Israeli Horror Comes to Life

“THE STATE OF ISRAEL IS UNDER ATTACK,” blares the headline in May’s Rue Morgue magazine. But the threat’s not coming from the usual suspects. This time, it’s zombies, serial killers and apocalyptic plagues that have the country on high alert. And it’s happening on the big screen.

Israeli horror is finally coming into its own as a genre, according to the popular Canadian journal of “horror in culture and entertainment.” After decades without “a single, proper Hebrew horror film,” no fewer than five Israeli horror movies have splattered across screens recently, with many more on the way.

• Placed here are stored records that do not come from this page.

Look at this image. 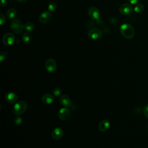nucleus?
<instances>
[{
    "label": "nucleus",
    "instance_id": "f03ea898",
    "mask_svg": "<svg viewBox=\"0 0 148 148\" xmlns=\"http://www.w3.org/2000/svg\"><path fill=\"white\" fill-rule=\"evenodd\" d=\"M28 109V104L24 101H19L15 103L13 108V112L16 116H20L24 113Z\"/></svg>",
    "mask_w": 148,
    "mask_h": 148
},
{
    "label": "nucleus",
    "instance_id": "4be33fe9",
    "mask_svg": "<svg viewBox=\"0 0 148 148\" xmlns=\"http://www.w3.org/2000/svg\"><path fill=\"white\" fill-rule=\"evenodd\" d=\"M61 92H62L61 89L58 87H56V88H54L53 90V95L56 97H58V96L60 95L61 94Z\"/></svg>",
    "mask_w": 148,
    "mask_h": 148
},
{
    "label": "nucleus",
    "instance_id": "5701e85b",
    "mask_svg": "<svg viewBox=\"0 0 148 148\" xmlns=\"http://www.w3.org/2000/svg\"><path fill=\"white\" fill-rule=\"evenodd\" d=\"M143 112L145 116V117L148 119V104H146L144 106L143 108Z\"/></svg>",
    "mask_w": 148,
    "mask_h": 148
},
{
    "label": "nucleus",
    "instance_id": "bb28decb",
    "mask_svg": "<svg viewBox=\"0 0 148 148\" xmlns=\"http://www.w3.org/2000/svg\"><path fill=\"white\" fill-rule=\"evenodd\" d=\"M140 0H128V2L132 4V5H135L137 4Z\"/></svg>",
    "mask_w": 148,
    "mask_h": 148
},
{
    "label": "nucleus",
    "instance_id": "f257e3e1",
    "mask_svg": "<svg viewBox=\"0 0 148 148\" xmlns=\"http://www.w3.org/2000/svg\"><path fill=\"white\" fill-rule=\"evenodd\" d=\"M120 32L121 34L126 39H132L135 35V30L133 27L128 23H124L120 25Z\"/></svg>",
    "mask_w": 148,
    "mask_h": 148
},
{
    "label": "nucleus",
    "instance_id": "a878e982",
    "mask_svg": "<svg viewBox=\"0 0 148 148\" xmlns=\"http://www.w3.org/2000/svg\"><path fill=\"white\" fill-rule=\"evenodd\" d=\"M8 3L7 0H1V7H5L6 6Z\"/></svg>",
    "mask_w": 148,
    "mask_h": 148
},
{
    "label": "nucleus",
    "instance_id": "2eb2a0df",
    "mask_svg": "<svg viewBox=\"0 0 148 148\" xmlns=\"http://www.w3.org/2000/svg\"><path fill=\"white\" fill-rule=\"evenodd\" d=\"M110 125V123L108 120H102L99 124L98 129L101 132H105L109 128Z\"/></svg>",
    "mask_w": 148,
    "mask_h": 148
},
{
    "label": "nucleus",
    "instance_id": "4468645a",
    "mask_svg": "<svg viewBox=\"0 0 148 148\" xmlns=\"http://www.w3.org/2000/svg\"><path fill=\"white\" fill-rule=\"evenodd\" d=\"M60 102L64 107H65V108L69 107L72 104V102L69 97L67 95H65V94L60 96Z\"/></svg>",
    "mask_w": 148,
    "mask_h": 148
},
{
    "label": "nucleus",
    "instance_id": "9b49d317",
    "mask_svg": "<svg viewBox=\"0 0 148 148\" xmlns=\"http://www.w3.org/2000/svg\"><path fill=\"white\" fill-rule=\"evenodd\" d=\"M18 97L14 92H8L5 95V99L9 103H15L17 102Z\"/></svg>",
    "mask_w": 148,
    "mask_h": 148
},
{
    "label": "nucleus",
    "instance_id": "9d476101",
    "mask_svg": "<svg viewBox=\"0 0 148 148\" xmlns=\"http://www.w3.org/2000/svg\"><path fill=\"white\" fill-rule=\"evenodd\" d=\"M51 18H52L51 13H50V12H47V11L42 12L39 17V21L43 24L48 23L51 21Z\"/></svg>",
    "mask_w": 148,
    "mask_h": 148
},
{
    "label": "nucleus",
    "instance_id": "dca6fc26",
    "mask_svg": "<svg viewBox=\"0 0 148 148\" xmlns=\"http://www.w3.org/2000/svg\"><path fill=\"white\" fill-rule=\"evenodd\" d=\"M17 14V10L14 8H10L6 12V16L9 19L14 18Z\"/></svg>",
    "mask_w": 148,
    "mask_h": 148
},
{
    "label": "nucleus",
    "instance_id": "20e7f679",
    "mask_svg": "<svg viewBox=\"0 0 148 148\" xmlns=\"http://www.w3.org/2000/svg\"><path fill=\"white\" fill-rule=\"evenodd\" d=\"M15 41V36L13 34L8 32L6 33L2 37V43L4 45L9 46L14 43Z\"/></svg>",
    "mask_w": 148,
    "mask_h": 148
},
{
    "label": "nucleus",
    "instance_id": "1a4fd4ad",
    "mask_svg": "<svg viewBox=\"0 0 148 148\" xmlns=\"http://www.w3.org/2000/svg\"><path fill=\"white\" fill-rule=\"evenodd\" d=\"M133 8L128 3H123L119 8V12L123 15H129L132 13Z\"/></svg>",
    "mask_w": 148,
    "mask_h": 148
},
{
    "label": "nucleus",
    "instance_id": "39448f33",
    "mask_svg": "<svg viewBox=\"0 0 148 148\" xmlns=\"http://www.w3.org/2000/svg\"><path fill=\"white\" fill-rule=\"evenodd\" d=\"M102 35V30L98 28L91 29L88 32V36L92 40H96L100 38Z\"/></svg>",
    "mask_w": 148,
    "mask_h": 148
},
{
    "label": "nucleus",
    "instance_id": "aec40b11",
    "mask_svg": "<svg viewBox=\"0 0 148 148\" xmlns=\"http://www.w3.org/2000/svg\"><path fill=\"white\" fill-rule=\"evenodd\" d=\"M14 124L16 125H20L23 123V119L20 116H16L13 119Z\"/></svg>",
    "mask_w": 148,
    "mask_h": 148
},
{
    "label": "nucleus",
    "instance_id": "7ed1b4c3",
    "mask_svg": "<svg viewBox=\"0 0 148 148\" xmlns=\"http://www.w3.org/2000/svg\"><path fill=\"white\" fill-rule=\"evenodd\" d=\"M10 29L14 34H18L23 31V29H24V25H23L22 21L20 19L16 18L13 20L11 22Z\"/></svg>",
    "mask_w": 148,
    "mask_h": 148
},
{
    "label": "nucleus",
    "instance_id": "6e6552de",
    "mask_svg": "<svg viewBox=\"0 0 148 148\" xmlns=\"http://www.w3.org/2000/svg\"><path fill=\"white\" fill-rule=\"evenodd\" d=\"M58 117L60 120L65 121L69 119L71 116V112L70 110L68 109V108H62L60 109L58 113Z\"/></svg>",
    "mask_w": 148,
    "mask_h": 148
},
{
    "label": "nucleus",
    "instance_id": "f8f14e48",
    "mask_svg": "<svg viewBox=\"0 0 148 148\" xmlns=\"http://www.w3.org/2000/svg\"><path fill=\"white\" fill-rule=\"evenodd\" d=\"M64 135V131L60 127L55 128L51 132V137L56 140H58L62 138Z\"/></svg>",
    "mask_w": 148,
    "mask_h": 148
},
{
    "label": "nucleus",
    "instance_id": "cd10ccee",
    "mask_svg": "<svg viewBox=\"0 0 148 148\" xmlns=\"http://www.w3.org/2000/svg\"><path fill=\"white\" fill-rule=\"evenodd\" d=\"M18 2H21V3H23V2H26L27 0H17Z\"/></svg>",
    "mask_w": 148,
    "mask_h": 148
},
{
    "label": "nucleus",
    "instance_id": "f3484780",
    "mask_svg": "<svg viewBox=\"0 0 148 148\" xmlns=\"http://www.w3.org/2000/svg\"><path fill=\"white\" fill-rule=\"evenodd\" d=\"M22 39L25 43H29L32 40V36L28 32H25L23 34Z\"/></svg>",
    "mask_w": 148,
    "mask_h": 148
},
{
    "label": "nucleus",
    "instance_id": "b1692460",
    "mask_svg": "<svg viewBox=\"0 0 148 148\" xmlns=\"http://www.w3.org/2000/svg\"><path fill=\"white\" fill-rule=\"evenodd\" d=\"M6 23V18L2 13H0V24L2 25Z\"/></svg>",
    "mask_w": 148,
    "mask_h": 148
},
{
    "label": "nucleus",
    "instance_id": "0eeeda50",
    "mask_svg": "<svg viewBox=\"0 0 148 148\" xmlns=\"http://www.w3.org/2000/svg\"><path fill=\"white\" fill-rule=\"evenodd\" d=\"M45 67L48 72H54L57 68L56 62L53 58H49L45 62Z\"/></svg>",
    "mask_w": 148,
    "mask_h": 148
},
{
    "label": "nucleus",
    "instance_id": "412c9836",
    "mask_svg": "<svg viewBox=\"0 0 148 148\" xmlns=\"http://www.w3.org/2000/svg\"><path fill=\"white\" fill-rule=\"evenodd\" d=\"M47 9L49 12H54L57 9V4L54 2H51L48 5Z\"/></svg>",
    "mask_w": 148,
    "mask_h": 148
},
{
    "label": "nucleus",
    "instance_id": "ddd939ff",
    "mask_svg": "<svg viewBox=\"0 0 148 148\" xmlns=\"http://www.w3.org/2000/svg\"><path fill=\"white\" fill-rule=\"evenodd\" d=\"M42 102L46 105L51 104L54 101V96L51 94H45L41 98Z\"/></svg>",
    "mask_w": 148,
    "mask_h": 148
},
{
    "label": "nucleus",
    "instance_id": "a211bd4d",
    "mask_svg": "<svg viewBox=\"0 0 148 148\" xmlns=\"http://www.w3.org/2000/svg\"><path fill=\"white\" fill-rule=\"evenodd\" d=\"M35 28V25L32 22H27L24 24V29L27 32H31Z\"/></svg>",
    "mask_w": 148,
    "mask_h": 148
},
{
    "label": "nucleus",
    "instance_id": "6ab92c4d",
    "mask_svg": "<svg viewBox=\"0 0 148 148\" xmlns=\"http://www.w3.org/2000/svg\"><path fill=\"white\" fill-rule=\"evenodd\" d=\"M144 8L145 7L142 3H137L134 7V11L138 13H141L143 11Z\"/></svg>",
    "mask_w": 148,
    "mask_h": 148
},
{
    "label": "nucleus",
    "instance_id": "393cba45",
    "mask_svg": "<svg viewBox=\"0 0 148 148\" xmlns=\"http://www.w3.org/2000/svg\"><path fill=\"white\" fill-rule=\"evenodd\" d=\"M5 58V53H3L2 51H1L0 52V61L2 62Z\"/></svg>",
    "mask_w": 148,
    "mask_h": 148
},
{
    "label": "nucleus",
    "instance_id": "423d86ee",
    "mask_svg": "<svg viewBox=\"0 0 148 148\" xmlns=\"http://www.w3.org/2000/svg\"><path fill=\"white\" fill-rule=\"evenodd\" d=\"M88 15L92 20H98L100 17L101 12L98 8L91 6L88 9Z\"/></svg>",
    "mask_w": 148,
    "mask_h": 148
}]
</instances>
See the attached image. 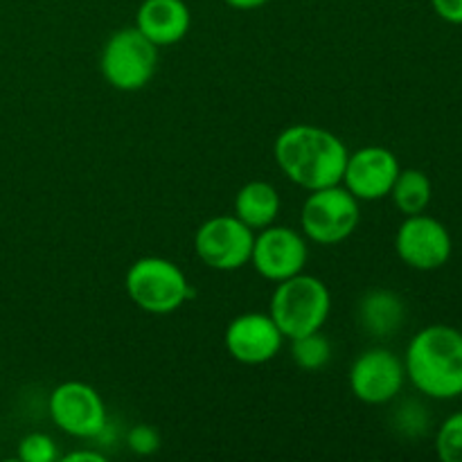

The catalyst was 2011’s “Rabies,” which Rue Morgue calls a seminal moment — “the release of [Israel’s] first real horror film.” Until “Rabies,” the magazine notes, most of Israel’s cinematic output consisted of dramas dealing with political or social issues, or portraying dysfunctional families.

“The common explanation was that the state of Israel is stuck with wars, bereavement, and pain, so there is absolutely no room for movies that would add blood and violence,” according to Aharon Keshales, the film critic-turned-director who co-directed “Rabies.” “But what we answer to those who said that is that making a horror movie and dealing with blood and gore brings us catharsis. It relieves. Serious bereavement dramas, which Israeli filmmakers love to make, just draw you deeper to the agony and sadness.”

What hath “Rabies” wrought? How about “Cannon Fodder,” in which an Israel Defense Forces unit sneaks into Lebanon for a “special mission,” only to confront undead locals with serious munchies? Or “Another World,” which depicts the brutal existence of survivors of a nuclear disaster? Or maybe “Cats on a Pedal Boat,” in which a pet feline falls off a raft into a polluted river “and turns into something so hideous it makes the creatures in ‘Piranha’ look like gefilte fish”?

Then there’s “Poisoned,” a low-budget zom-com (that’s zombie comedy) also set inside an Israel Defense Forces base. Its trailer opens with a sweaty, terrified teen in a bloody tank top belting “Avadim Hayinu” — the familiar Passover out-of-bondage tune — while a zombie belches in the background. “Maybe we should have stayed in Egypt,” jokes the tagline. Released shortly after “Rabies,” the acclaimed “Poisoned” has enjoyed modest success on the Israeli film-fest circuit, but has yet to find international distribution.

In fact, the global success of “Rabies” remains an exception among Israeli genre films. ”Homegrown Jewish horror has a long way to go in terms of both national and international recognition,” Rue Morgue writes. “But a new generation of educated filmmakers has given it a foothold.”

Aharon Keshales and Navot Papushado, the “Rabies” co-creators, are already at work on their second horror picture: “Big Bad Wolves,” which Rue Morgue describes as “a fairy-tale-inspired story about a high school Bible teacher who’s the main suspect in a horrible crime.” And the forthcoming “psychological horror thriller,” Goldberg & Eisenberg, now in post-production, received the first-ever funding from the Israeli Film Fund.

After many years “in which ideas for horror projects floated around as poltergeists in the Israeli film industry,” writes Rue Morgue, “we can now give them a warm shalom greeting.”